In the COVID-19 pandemic, the challenges have only gotten steeper, making farmworkers even more vulnerable. Their workplaces often don’t provide PPE or employ proper sanitation measures. Many farmworkers cannot access federal benefits due to their immigration status. Additionally, in the rural locations where farmworkers live, food banks have limited hours, and their long workdays make it impossible to access them. And when the pandemic hit, price gouging made food more expensive—the very food they are working long and hard hours to produce.

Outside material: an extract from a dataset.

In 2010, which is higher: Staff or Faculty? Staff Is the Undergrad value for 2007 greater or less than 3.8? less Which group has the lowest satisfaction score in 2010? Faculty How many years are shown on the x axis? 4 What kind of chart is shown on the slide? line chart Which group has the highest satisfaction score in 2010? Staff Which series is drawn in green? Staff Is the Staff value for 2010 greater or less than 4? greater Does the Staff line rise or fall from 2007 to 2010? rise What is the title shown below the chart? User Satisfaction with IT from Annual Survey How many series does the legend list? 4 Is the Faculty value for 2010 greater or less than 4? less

Mejia quotes César Chávez: “It’s ironic that those who till the soil, cultivate and harvest the fruits, vegetables, and other foods that fill your tables with abundance have nothing left for themselves.”
In response, the UFW Foundation has partnered with World Central Kitchen, a nonprofit that provides emergency relief meals, to distribute food in rural farmworker communities throughout California. They’ve provided nearly 200,000 meals in the span of months. They’re also distributing masks to workers in California and Washington state, conducting virtual town halls between members of Congress and farmworkers, and continuing their campaign for federal measures on legalization of immigrants, heat protections for outdoor workers, COVID-19 protections, and overtime pay.

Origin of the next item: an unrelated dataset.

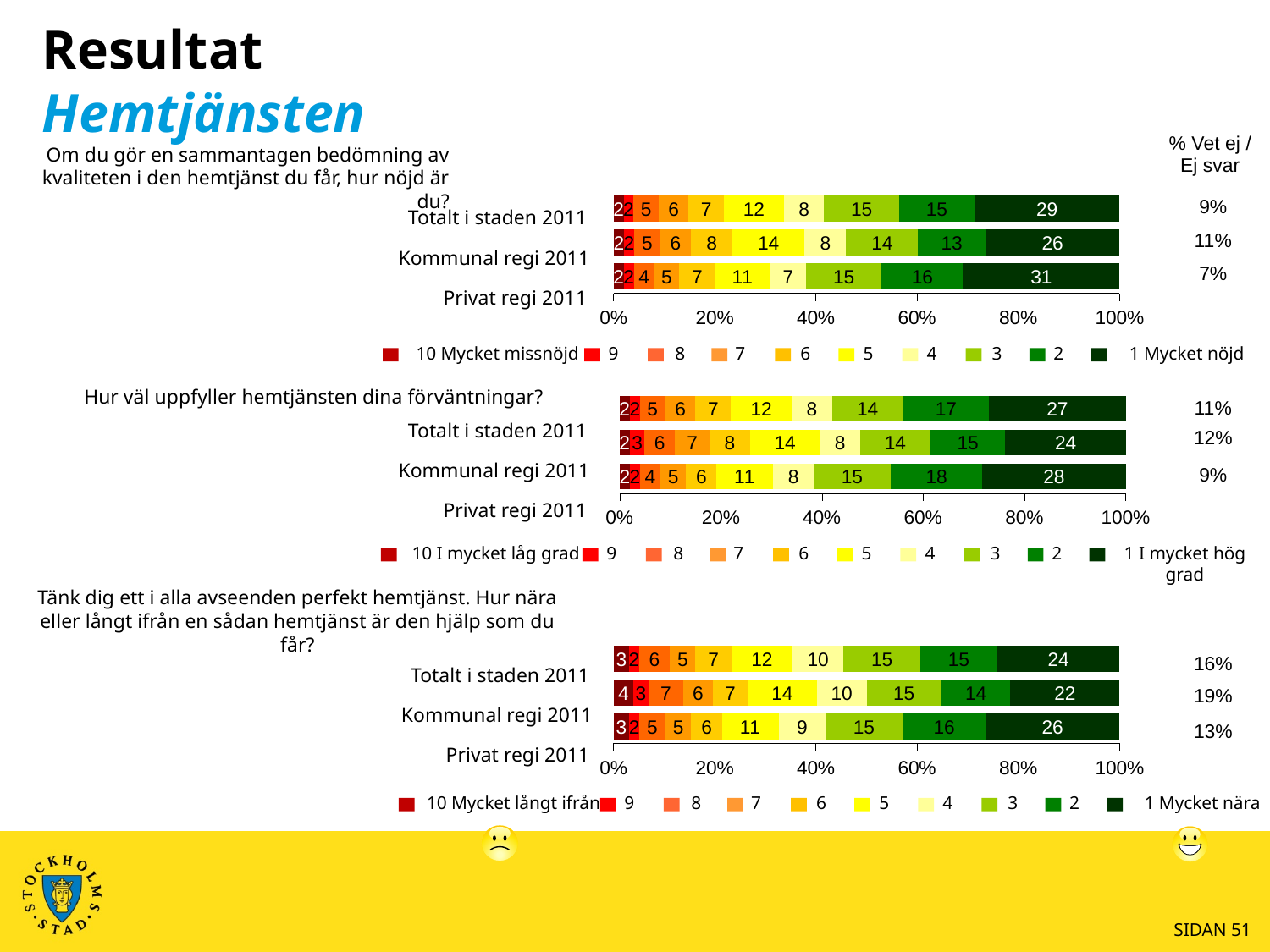
In the bottom chart, what is the value of the '10 Mycket långt ifrån' segment for Kommunal regi 2011? 4 What type of chart is used for the middle chart? Stacked bar chart In the top chart (Om du gör en sammantagen bedömning...), what is the value of the '1 Mycket nöjd' segment for Privat regi 2011? 31 In the bottom chart (Tänk dig ett i alla avseenden perfekt hemtjänst...), what is the value of the '1 Mycket nära' segment for Privat regi 2011? 26 In the middle chart, which category has the smallest '1 I mycket hög grad' segment? Kommunal regi 2011 In the top chart, which category has the largest '1 Mycket nöjd' segment? Privat regi 2011 In the top chart, what is the difference between the '1 Mycket nöjd' values for Privat regi 2011 and Kommunal regi 2011? 5 How many series does the legend of the top chart list? 10 In the top chart, what is the value of the '5' segment for Kommunal regi 2011? 14 How many categories (rows) are shown in the bottom chart? 3 In the middle chart (Hur väl uppfyller hemtjänsten dina förväntningar?), which is larger for the '1 I mycket hög grad' segment: Totalt i staden 2011 or Kommunal regi 2011? Totalt i staden 2011 In the middle chart, what is the value of the '2' segment for Privat regi 2011? 18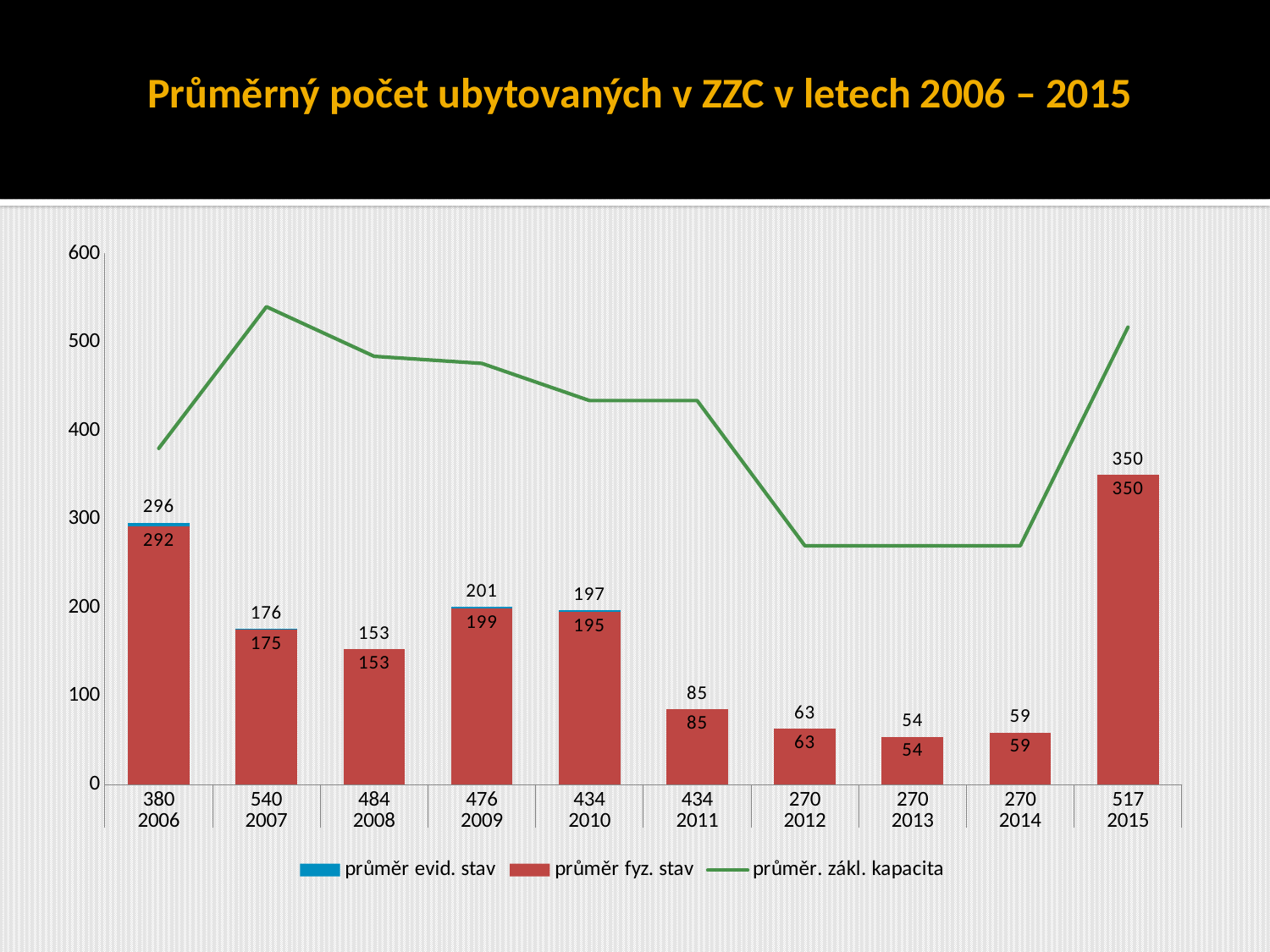
How many years are shown on the x axis? 10 Which year has the highest průměr fyz. stav? 2015 What is the difference between průměr evid. stav and průměr fyz. stav in 2006? 4 Which year has the larger průměr fyz. stav, 2009 or 2010? 2009 Does the průměr. zákl. kapacita line rise or fall from 2007 to 2014? Fall What is the title of the slide? Průměrný počet ubytovaných v ZZC v letech 2006 – 2015 What kind of chart is this? Combined bar and line chart What is the průměr. zákl. kapacita value shown for 2007? 540 Which year has the lowest průměr evid. stav? 2013 What is the value of průměr fyz. stav for 2015? 350 How many series does the legend list? 3 What is the value of průměr evid. stav for 2006? 296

These victories are, as Mejia says, remarkable. She glows with optimism, striking in a time when achieving change has felt incredibly daunting. Ask her what advice she has for students pondering careers at such an uncertain time—or for so many other people who are considering how to make a difference—and she answers with conviction.
“Follow your passion,” she says. “Don’t let anybody tell you that what you’re interested in isn’t valid or isn’t going to lead to a career, because it will. It might take time, or you might go on multiple paths to end up where you’re supposed to be, but don’t give up. Sí, se puede!”
By Rachel Rostad ’15 / Photo by Kira Friedman
Rachel Rostad ’15 is a freelance writer based in St. Paul.